Exercise prompt: Starting with the line that contains "Is (54,279) nearer" and going on through the end of the records, write out every line again, requests included. Scale each number in the answers (the coordinates and the distance) by 1.1, rounding to the same number of decimals it had, with halves rounded up.

Supplied information:
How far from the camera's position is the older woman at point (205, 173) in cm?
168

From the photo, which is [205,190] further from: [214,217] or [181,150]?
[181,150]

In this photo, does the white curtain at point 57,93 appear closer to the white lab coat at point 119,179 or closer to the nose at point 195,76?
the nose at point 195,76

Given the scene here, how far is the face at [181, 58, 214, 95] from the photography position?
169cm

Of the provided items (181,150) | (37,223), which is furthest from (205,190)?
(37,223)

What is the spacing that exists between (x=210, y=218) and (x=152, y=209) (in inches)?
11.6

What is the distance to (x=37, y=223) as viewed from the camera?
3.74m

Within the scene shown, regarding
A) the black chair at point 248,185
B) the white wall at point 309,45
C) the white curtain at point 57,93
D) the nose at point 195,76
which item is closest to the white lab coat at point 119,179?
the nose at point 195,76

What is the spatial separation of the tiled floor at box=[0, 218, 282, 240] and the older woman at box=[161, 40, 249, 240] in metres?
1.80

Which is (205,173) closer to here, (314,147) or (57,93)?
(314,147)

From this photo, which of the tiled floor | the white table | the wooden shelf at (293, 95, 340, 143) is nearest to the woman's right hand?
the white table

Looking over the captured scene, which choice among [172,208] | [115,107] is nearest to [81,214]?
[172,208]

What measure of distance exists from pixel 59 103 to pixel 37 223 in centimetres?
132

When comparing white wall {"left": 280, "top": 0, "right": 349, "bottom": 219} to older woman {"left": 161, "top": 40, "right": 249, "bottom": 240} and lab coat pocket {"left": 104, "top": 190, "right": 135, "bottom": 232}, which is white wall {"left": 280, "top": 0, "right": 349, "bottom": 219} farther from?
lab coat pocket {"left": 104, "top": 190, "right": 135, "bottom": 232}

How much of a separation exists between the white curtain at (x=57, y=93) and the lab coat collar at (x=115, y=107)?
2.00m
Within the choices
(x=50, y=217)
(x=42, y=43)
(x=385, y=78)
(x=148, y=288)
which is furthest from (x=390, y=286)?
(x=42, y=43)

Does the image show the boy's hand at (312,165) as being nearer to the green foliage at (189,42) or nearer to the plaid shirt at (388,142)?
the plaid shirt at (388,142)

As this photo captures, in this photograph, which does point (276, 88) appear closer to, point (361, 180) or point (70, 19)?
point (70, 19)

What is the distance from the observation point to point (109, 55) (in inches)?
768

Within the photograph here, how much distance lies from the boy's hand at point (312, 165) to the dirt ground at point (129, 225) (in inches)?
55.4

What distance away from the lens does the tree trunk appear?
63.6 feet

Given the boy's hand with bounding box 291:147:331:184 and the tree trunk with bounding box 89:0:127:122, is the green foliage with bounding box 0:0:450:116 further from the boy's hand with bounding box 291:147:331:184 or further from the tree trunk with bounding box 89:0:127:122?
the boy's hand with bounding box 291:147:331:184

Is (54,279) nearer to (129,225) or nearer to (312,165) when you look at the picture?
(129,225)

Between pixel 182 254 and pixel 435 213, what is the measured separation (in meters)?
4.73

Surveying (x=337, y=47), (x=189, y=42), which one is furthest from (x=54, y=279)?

Complete answer:
Is (54,279) nearer to (129,225) or nearer to (312,165) when you look at the picture?
(142,248)

Between pixel 182 254 and pixel 435 213, what is the measured separation (in meters)?
5.20

Surveying (x=337, y=47), (x=189, y=42), which one is furthest from (x=54, y=279)?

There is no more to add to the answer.